Short text fragments from websites:
....................
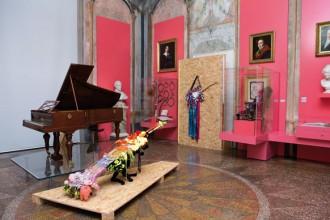 Una delle sale del museo con i modelli di Fender reinterpretati dagli artisti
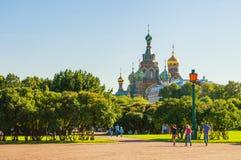Campo do Marte-parque no centro de St Petersburg e de catedral de nosso salvador no sangue Spilled em St Petersburg, Rússia imagem de stock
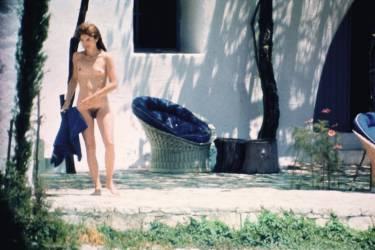 L'artiste Alison  Jackson comble le voyeurisme du public en créant, avec des sosies, les images  qu'il veut voir. Comme ce faux George W. Bush, concentré  sur un Rubik's Cube (ci-contre). En 1971, Jackie  Onassis est photographiée nue par Settimio Garritano, pendant des vacances sur l'île privée de son mari,  en Grèce (ci-dessous). Photo:Settimio Garritano/Collection Katia Bede Garritano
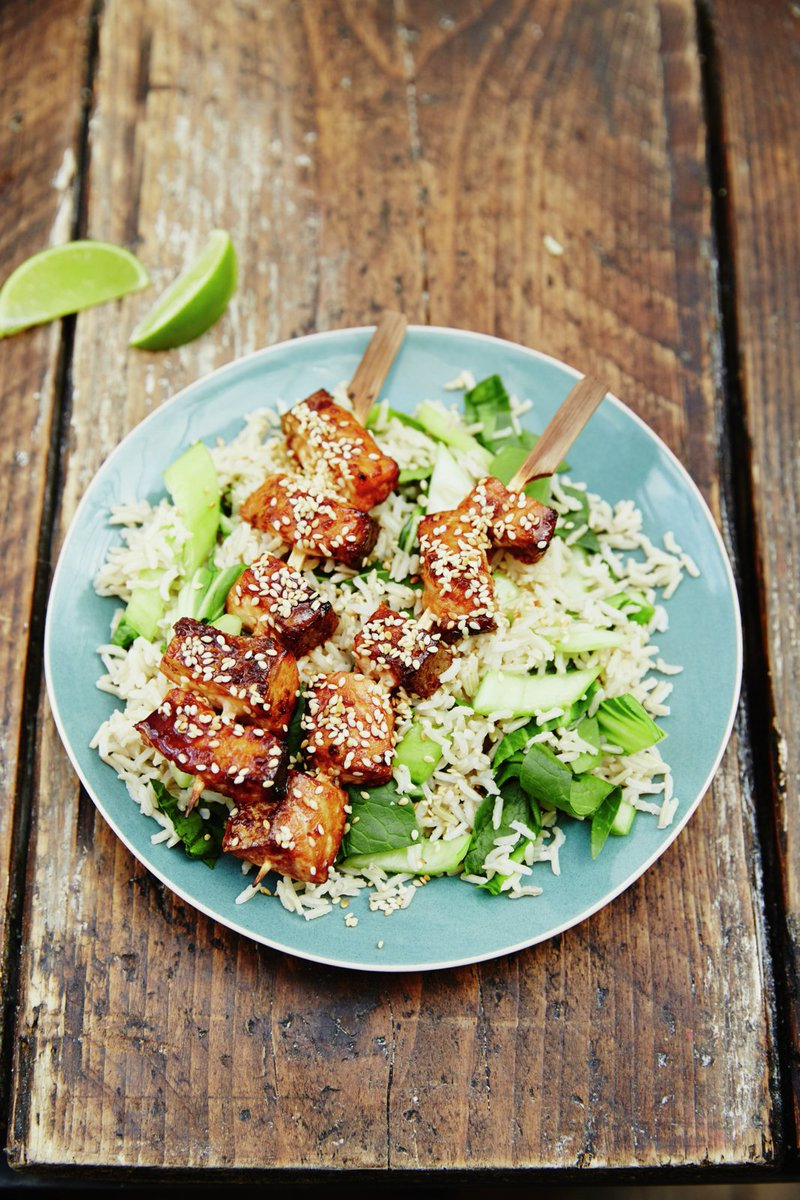 A genius midweek meal for the family, my loverly wife's Asian-style salmon https://t.co/wQbgCvPaA1 #recipeoftheday https://t.co/box5DjrKwh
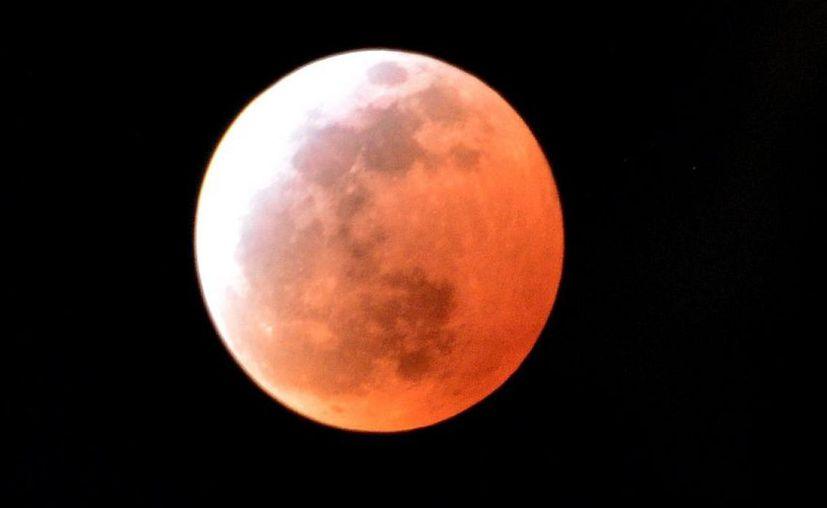 La luna se vuelve roja por la luz solar refractada de la superficie de la Tierra. (Internet)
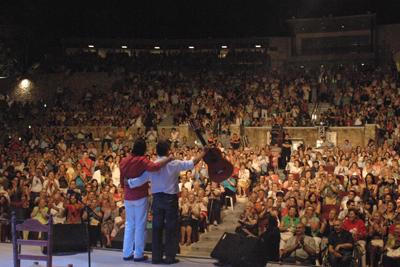 Manuel Orta se despide del escenario junto a su guitarrista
....................
EXERCISE:
What you return should be only the exact lines from the top of the entries through the line with "A genius midweek", minus the pictures.

SOLUTION:
 Una delle sale del museo con i modelli di Fender reinterpretati dagli artisti
Campo do Marte-parque no centro de St Petersburg e de catedral de nosso salvador no sangue Spilled em St Petersburg, Rússia imagem de stock
 L'artiste Alison  Jackson comble le voyeurisme du public en créant, avec des sosies, les images  qu'il veut voir. Comme ce faux George W. Bush, concentré  sur un Rubik's Cube (ci-contre). En 1971, Jackie  Onassis est photographiée nue par Settimio Garritano, pendant des vacances sur l'île privée de son mari,  en Grèce (ci-dessous). Photo:Settimio Garritano/Collection Katia Bede Garritano
 A genius midweek meal for the family, my loverly wife's Asian-style salmon https://t.co/wQbgCvPaA1 #recipeoftheday https://t.co/box5DjrKwh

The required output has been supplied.